Cumhurbaşkanı Erdoğan: Terörsüz Türkiye'yi çok sağlam bir temel üzerinde yükselteceğiz

Cumhurbaşkanı Erdoğan: Terörsüz Türkiye'yi çok sağlam bir temel üzerinde yükselteceğiz

Cumhurbaşkanı Recep Tayyip Erdoğan, "Terörsüz Türkiye'yi, inşallah yakın zamanda, çok sağlam bir temel üzerinde yükselteceğiz" dedi.

Cumhurbaşkanı Erdoğan, Necip Fazıl Kısakürek Kültür ve Araştırma Vakfınca, Atatürk Kültür Merkezi'nde 4'üncüsü düzenlenen "Bir Şiir Bir Hayat Canım İstanbul" programında yaptığı konuşmada, yedi tepe üstünde zamanın gergef işlediği, denizle toprağın visale erdiği, gecesi sünbül, Türkçesi bülbül kokan İstanbul'da, "Bir Şiir Bir Hayat Canım İstanbul" sergisinde İstanbul sevdalısı dostlarıyla bir arada olmanın memnuniyetini yaşadığını söyledi.

Cumhurbaşkanı Erdoğan'ın "Bir Şiir Bir Hayat Canım İstanbul" programında yaptığı konuşmasından öne çıkan başlıklar şöyle:

"Bu önemli etkinliğin özellikle de düzenlenmesinde ülkemiz ve kültür sanat camiamız için ilim fikir ve edebiyat dünyamız için hayırlara vesile olmasını temenni ediyorum.
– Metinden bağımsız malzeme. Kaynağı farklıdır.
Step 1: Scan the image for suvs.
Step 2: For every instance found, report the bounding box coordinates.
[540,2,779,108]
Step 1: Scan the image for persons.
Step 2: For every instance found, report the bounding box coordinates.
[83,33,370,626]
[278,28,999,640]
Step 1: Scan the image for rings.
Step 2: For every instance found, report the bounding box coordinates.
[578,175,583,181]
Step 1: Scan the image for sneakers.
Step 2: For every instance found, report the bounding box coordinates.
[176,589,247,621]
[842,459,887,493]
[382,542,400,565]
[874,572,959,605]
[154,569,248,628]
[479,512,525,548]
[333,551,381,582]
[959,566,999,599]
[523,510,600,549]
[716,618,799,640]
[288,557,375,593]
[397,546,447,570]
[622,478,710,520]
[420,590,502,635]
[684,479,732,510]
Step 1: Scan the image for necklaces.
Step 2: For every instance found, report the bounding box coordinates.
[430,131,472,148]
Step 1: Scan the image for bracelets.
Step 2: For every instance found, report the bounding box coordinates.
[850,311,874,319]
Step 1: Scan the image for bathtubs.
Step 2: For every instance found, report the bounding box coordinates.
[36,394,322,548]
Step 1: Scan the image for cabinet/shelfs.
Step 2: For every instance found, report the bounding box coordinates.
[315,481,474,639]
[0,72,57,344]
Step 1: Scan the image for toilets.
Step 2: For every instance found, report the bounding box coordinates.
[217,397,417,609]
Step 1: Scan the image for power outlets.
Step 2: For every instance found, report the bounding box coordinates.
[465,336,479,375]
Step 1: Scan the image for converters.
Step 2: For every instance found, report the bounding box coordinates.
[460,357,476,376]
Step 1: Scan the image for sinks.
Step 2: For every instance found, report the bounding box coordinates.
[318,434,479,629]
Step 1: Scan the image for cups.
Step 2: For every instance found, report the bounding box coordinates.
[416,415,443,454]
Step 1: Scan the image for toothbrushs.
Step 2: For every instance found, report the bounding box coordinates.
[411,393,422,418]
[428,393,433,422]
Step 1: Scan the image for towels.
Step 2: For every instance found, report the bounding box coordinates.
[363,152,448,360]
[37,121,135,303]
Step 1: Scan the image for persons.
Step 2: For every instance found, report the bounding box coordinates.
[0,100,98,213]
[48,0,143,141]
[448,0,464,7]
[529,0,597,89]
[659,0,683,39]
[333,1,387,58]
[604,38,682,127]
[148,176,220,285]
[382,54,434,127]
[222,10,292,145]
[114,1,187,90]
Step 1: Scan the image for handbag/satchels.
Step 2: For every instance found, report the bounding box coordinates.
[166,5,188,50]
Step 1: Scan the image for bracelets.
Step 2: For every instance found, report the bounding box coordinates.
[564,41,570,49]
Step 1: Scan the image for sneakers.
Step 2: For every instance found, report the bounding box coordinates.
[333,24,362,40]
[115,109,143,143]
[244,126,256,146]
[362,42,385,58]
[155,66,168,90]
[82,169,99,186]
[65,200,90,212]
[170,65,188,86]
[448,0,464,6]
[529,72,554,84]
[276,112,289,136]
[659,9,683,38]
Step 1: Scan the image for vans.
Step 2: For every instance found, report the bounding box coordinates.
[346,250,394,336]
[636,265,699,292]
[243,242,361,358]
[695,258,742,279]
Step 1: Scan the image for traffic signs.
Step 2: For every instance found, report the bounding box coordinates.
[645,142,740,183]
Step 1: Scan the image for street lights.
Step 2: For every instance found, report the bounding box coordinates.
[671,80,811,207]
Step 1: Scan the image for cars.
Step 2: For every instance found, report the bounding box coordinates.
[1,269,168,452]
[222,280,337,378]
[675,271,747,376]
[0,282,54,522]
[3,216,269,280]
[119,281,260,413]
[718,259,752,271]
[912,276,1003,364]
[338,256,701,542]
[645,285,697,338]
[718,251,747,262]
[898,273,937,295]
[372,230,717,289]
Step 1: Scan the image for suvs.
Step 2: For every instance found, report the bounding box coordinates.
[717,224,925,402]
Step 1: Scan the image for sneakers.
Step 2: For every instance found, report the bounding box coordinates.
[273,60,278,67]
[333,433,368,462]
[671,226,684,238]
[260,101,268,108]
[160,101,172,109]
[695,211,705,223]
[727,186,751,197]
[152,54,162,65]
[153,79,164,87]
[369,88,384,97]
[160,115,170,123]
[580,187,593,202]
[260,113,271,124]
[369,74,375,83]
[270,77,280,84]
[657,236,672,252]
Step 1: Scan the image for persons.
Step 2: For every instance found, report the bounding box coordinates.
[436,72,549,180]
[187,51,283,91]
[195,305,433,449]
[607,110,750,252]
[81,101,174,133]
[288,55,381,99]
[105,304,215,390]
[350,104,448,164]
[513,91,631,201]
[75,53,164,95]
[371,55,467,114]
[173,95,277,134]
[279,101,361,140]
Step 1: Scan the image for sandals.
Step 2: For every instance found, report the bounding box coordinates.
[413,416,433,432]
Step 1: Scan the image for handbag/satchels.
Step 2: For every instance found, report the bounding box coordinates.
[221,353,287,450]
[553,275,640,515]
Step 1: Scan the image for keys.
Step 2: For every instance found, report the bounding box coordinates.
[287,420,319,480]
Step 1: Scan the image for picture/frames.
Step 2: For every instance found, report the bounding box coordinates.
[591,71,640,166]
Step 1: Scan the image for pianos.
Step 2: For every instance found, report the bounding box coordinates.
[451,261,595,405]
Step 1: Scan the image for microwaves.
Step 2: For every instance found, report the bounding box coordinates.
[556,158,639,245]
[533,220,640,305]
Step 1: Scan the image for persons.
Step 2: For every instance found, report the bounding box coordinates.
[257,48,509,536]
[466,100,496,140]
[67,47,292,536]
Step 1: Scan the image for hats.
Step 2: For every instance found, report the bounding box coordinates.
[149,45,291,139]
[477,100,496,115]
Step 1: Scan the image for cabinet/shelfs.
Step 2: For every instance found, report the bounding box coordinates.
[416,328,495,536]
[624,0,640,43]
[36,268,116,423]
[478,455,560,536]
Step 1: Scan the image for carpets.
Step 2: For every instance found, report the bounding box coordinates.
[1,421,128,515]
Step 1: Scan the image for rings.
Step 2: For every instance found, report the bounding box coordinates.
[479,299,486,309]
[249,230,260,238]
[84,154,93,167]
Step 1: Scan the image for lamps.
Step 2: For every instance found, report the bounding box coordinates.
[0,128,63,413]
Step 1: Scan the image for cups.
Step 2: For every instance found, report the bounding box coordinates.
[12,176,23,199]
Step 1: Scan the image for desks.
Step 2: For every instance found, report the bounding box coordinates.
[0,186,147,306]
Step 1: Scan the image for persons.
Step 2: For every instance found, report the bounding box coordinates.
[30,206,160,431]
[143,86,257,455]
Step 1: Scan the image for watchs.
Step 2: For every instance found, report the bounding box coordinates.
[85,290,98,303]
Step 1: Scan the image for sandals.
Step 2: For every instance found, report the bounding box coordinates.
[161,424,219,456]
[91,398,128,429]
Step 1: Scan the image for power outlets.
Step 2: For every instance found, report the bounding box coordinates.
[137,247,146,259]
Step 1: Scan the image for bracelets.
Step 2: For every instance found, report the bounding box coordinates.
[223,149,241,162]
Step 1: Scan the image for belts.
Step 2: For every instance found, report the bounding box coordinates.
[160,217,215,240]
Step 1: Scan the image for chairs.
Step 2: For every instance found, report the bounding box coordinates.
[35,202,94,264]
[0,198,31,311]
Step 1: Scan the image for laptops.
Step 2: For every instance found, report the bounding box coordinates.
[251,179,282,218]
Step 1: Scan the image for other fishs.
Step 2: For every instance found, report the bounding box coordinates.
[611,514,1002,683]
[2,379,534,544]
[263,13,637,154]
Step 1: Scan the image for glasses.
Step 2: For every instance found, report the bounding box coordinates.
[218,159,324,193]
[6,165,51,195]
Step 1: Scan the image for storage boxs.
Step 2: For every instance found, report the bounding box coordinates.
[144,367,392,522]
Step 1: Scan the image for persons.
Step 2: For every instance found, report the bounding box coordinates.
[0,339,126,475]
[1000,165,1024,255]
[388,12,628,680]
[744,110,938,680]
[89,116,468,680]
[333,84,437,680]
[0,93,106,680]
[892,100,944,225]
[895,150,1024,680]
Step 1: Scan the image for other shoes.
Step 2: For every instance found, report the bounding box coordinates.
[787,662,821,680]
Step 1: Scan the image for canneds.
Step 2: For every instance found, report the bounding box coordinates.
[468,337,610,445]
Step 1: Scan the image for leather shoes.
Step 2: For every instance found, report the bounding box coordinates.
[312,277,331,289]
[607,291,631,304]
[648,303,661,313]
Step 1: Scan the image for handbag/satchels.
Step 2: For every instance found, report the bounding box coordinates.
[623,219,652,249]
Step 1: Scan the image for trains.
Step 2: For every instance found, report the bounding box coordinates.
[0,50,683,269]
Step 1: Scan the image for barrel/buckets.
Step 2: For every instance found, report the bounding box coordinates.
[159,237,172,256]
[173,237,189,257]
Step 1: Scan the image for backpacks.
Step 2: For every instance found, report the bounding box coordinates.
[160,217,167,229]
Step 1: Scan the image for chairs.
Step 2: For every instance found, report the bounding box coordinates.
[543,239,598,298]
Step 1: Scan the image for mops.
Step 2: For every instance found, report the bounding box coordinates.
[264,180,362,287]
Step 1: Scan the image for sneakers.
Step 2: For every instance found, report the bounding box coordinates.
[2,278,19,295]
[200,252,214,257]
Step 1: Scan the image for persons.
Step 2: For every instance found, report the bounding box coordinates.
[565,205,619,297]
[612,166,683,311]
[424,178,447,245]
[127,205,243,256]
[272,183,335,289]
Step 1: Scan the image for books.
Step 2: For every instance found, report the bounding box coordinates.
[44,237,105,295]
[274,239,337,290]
Üstadın yalnızca şahsi hatırasını değil fikri ve edebi külliyatı ile dava şuurunu da tüm ihtişamıyla bugünlere taşıyan vakfımızın her bir mensubunu tebrik ediyorum.

Yarın üstadımızın aramızdan ayrılışınının 42’nci yılını idrak edeceğiz. Vefatının üzerinden 42 sene geçmesine rağmen eserleriyle, fikirleriyle ufku ve mücadele azmiyle bugün bile kitlelere tesir eden, yön veren, yol gösteren üstad Necip Fazıl’ı bir kez daha rahmetle yâd ediyorum.2023'te ebediyete uğurladığımız ve bu kıymetli serginin ilk tohumlarını eken Mehmet Kısakürek'e de Cenabıallah'tan rahmet niyaz ediyorum. Mevla, hem Üstadımızın hem de mahdumlarının kabirlerini pür nur, mekanlarını inşallah cennet eylesin diyorum.

İstanbul, binlerce yıllık medeniyetimizin köklerini içinde barındıran muhteşem ve muazzam bir çınardır. İstanbul ile ne kadar iftihar etsek azdır. Böyle kadim bir şehrin sakini, hizmetkarı olmaktan şeref duyuyoruz. İstanbul'u farklı yönleriyle anlatan her çalışmayı takdirle karşılıyoruz. 'Canım İstanbul'... Böyle bir sergiyi gerek teknik imkanları gerekse muhtevası bakımından son derece başarılı bulduğumu burada özellikle ifade etmek istiyorum. Yapay zeka ve ses klonlama gibi pek çok dijital yeniliğin kullanıldığı sergiyle bir yandan Üstadın mısraları eşliğinde tarihi İstanbul manzaraları seyredilirken, diğer yandan maziye yakinen şahitlik edilecek.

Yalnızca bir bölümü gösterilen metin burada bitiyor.